• _SHORT TASK 1_:
Return the entries below verbatim, from the line containing "How far is (x=199, y=151)" up to and including the line containing "4.29 meters".

# Basic HTIB required..



## piyush (Jan 4, 2013)

Hello mods and member,
First of all thanks for letting me join this forum
I m planning to buy an entry level htbi system in india... Need ur suggestions....
My room dimensions are 12*16.
Prefrences:
1)blueray rip movies
2)music 
3)gaming 
All the above through my pc
However m planning to buy ps 3 too in future

Plz recommend the best suited system for me 
My budget is 350 to 450 usd.

Also my pc is having one hdmi out port on graphics card...
Which i hav connected to my led monitor.
Plz suggest how shud i be connecting the htbi from my pc..wid best sound quality...


----------



## Jungle Jack (Jul 28, 2009)

Hello,
Welcome to HTS. Just to be clear, is the $300-$450 being purchased in the US or India? Without knowing this, I am not sure which direction to go.
Cheers,
JJ


----------



## piyush (Jan 4, 2013)

In India .....20k to 25k INR


----------



## Jungle Jack (Jul 28, 2009)

Hello,
Forgive the delay. When time permits I will look into the pricing of HT gear in India.
Cheers,
JJ


----------



## lcaillo (May 2, 2006)

What is HTBI? Do we mean HTIB?


----------



## piyush (Jan 4, 2013)

ya its HTIB ...my bad


----------



## Mike P. (Apr 6, 2007)

Not a problem. Thread title edited.


----------



## jevans64 (Dec 24, 2012)

Maybe Onkyo HT-S5500 at $350 US on Amazon. You'll get plenty of HDMI inputs and standard 5-way binding posts instead of proprietary termination. Onkyo takes their regular receivers and packages speakers with them, so upgrading to better/different speakers is possible. Can't really say much for the included speakers but they should be good for a starter set.


----------

• _RECORD EXTRACTS_:

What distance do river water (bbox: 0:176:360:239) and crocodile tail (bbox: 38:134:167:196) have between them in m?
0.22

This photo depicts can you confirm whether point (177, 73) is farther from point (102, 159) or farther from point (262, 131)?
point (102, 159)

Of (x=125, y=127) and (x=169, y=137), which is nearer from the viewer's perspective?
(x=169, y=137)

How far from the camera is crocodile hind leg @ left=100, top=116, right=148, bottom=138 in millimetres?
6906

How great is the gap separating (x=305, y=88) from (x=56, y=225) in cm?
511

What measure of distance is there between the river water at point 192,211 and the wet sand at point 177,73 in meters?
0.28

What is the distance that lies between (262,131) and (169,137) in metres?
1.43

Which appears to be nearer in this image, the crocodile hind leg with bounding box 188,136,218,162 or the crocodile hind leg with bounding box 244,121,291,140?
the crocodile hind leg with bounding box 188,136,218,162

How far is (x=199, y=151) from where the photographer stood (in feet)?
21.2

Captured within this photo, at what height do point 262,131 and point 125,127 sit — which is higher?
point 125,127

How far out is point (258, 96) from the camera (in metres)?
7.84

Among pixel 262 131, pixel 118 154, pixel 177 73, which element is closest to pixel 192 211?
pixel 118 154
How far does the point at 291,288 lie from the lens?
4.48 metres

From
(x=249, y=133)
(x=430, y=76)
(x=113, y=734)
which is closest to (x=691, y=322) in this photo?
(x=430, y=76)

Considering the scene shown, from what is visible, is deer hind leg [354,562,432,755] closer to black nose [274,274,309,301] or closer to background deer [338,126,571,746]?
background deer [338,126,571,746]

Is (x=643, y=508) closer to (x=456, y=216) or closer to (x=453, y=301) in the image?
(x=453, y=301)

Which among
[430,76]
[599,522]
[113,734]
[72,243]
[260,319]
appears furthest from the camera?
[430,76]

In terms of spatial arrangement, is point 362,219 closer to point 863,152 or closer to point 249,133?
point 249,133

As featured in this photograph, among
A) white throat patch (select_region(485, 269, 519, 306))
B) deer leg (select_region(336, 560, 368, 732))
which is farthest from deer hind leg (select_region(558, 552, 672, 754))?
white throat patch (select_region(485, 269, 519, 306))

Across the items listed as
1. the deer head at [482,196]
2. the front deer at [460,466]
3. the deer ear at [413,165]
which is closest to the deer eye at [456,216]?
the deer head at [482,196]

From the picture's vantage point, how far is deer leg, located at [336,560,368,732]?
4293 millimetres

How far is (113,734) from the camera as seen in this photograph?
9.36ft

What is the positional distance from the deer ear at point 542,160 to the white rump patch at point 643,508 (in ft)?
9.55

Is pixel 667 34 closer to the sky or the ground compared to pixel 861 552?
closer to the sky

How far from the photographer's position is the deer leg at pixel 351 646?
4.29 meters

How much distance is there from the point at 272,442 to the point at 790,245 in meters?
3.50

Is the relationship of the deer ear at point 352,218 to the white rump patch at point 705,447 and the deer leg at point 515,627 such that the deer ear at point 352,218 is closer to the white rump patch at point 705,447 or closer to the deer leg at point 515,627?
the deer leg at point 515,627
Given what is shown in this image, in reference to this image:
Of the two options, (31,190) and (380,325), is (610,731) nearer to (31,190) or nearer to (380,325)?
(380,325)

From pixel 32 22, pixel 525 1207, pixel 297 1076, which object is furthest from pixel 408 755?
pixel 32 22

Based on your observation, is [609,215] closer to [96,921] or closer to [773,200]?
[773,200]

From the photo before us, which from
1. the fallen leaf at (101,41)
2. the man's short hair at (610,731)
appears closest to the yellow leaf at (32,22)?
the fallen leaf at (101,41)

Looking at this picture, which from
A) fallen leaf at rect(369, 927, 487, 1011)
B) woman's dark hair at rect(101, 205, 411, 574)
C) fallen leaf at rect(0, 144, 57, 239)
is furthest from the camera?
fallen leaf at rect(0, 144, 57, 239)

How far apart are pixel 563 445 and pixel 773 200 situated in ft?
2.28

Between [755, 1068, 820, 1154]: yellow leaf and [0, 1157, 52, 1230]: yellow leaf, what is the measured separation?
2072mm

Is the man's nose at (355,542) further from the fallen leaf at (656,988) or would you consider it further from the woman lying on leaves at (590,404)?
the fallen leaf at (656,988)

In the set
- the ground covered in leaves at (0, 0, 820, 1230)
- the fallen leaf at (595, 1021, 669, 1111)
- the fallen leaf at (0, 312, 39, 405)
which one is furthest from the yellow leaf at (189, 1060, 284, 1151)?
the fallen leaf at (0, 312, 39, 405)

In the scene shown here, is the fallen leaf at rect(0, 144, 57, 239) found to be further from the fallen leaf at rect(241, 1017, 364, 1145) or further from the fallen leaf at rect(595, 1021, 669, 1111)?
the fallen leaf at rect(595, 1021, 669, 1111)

• _SHORT TASK 2_:
Retype the passage of the forum thread above verbatim, from "Hello mods and" up to and including "to 450 usd.".

• _EXERCISE SOLUTION 1_:
How far is (x=199, y=151) from where the photographer stood (in feet)?
21.2

Captured within this photo, at what height do point 262,131 and point 125,127 sit — which is higher?
point 125,127

How far out is point (258, 96) from the camera (in metres)?
7.84

Among pixel 262 131, pixel 118 154, pixel 177 73, which element is closest to pixel 192 211?
pixel 118 154
How far does the point at 291,288 lie from the lens?
4.48 metres

From
(x=249, y=133)
(x=430, y=76)
(x=113, y=734)
which is closest to (x=691, y=322) in this photo?
(x=430, y=76)

Considering the scene shown, from what is visible, is deer hind leg [354,562,432,755] closer to black nose [274,274,309,301] or closer to background deer [338,126,571,746]?
background deer [338,126,571,746]

Is (x=643, y=508) closer to (x=456, y=216) or closer to (x=453, y=301) in the image?
(x=453, y=301)

Which among
[430,76]
[599,522]
[113,734]
[72,243]
[260,319]
appears furthest from the camera?
[430,76]

In terms of spatial arrangement, is point 362,219 closer to point 863,152 or closer to point 249,133?
point 249,133

As featured in this photograph, among
A) white throat patch (select_region(485, 269, 519, 306))
B) deer leg (select_region(336, 560, 368, 732))
which is farthest from deer hind leg (select_region(558, 552, 672, 754))?
white throat patch (select_region(485, 269, 519, 306))

Across the items listed as
1. the deer head at [482,196]
2. the front deer at [460,466]
3. the deer ear at [413,165]
which is closest to the deer eye at [456,216]?
the deer head at [482,196]

From the picture's vantage point, how far is deer leg, located at [336,560,368,732]?
4293 millimetres

How far is (113,734) from the camera as seen in this photograph?
9.36ft

What is the positional distance from the deer ear at point 542,160 to the white rump patch at point 643,508 (in ft)?
9.55

Is pixel 667 34 closer to the sky or the ground compared to pixel 861 552?
closer to the sky

How far from the photographer's position is the deer leg at pixel 351 646?
4.29 meters

• _EXERCISE SOLUTION 2_:
Hello mods and member,
First of all thanks for letting me join this forum
I m planning to buy an entry level htbi system in india... Need ur suggestions....
My room dimensions are 12*16.
Prefrences:
1)blueray rip movies
2)music 
3)gaming 
All the above through my pc
However m planning to buy ps 3 too in future

Plz recommend the best suited system for me 
My budget is 350 to 450 usd.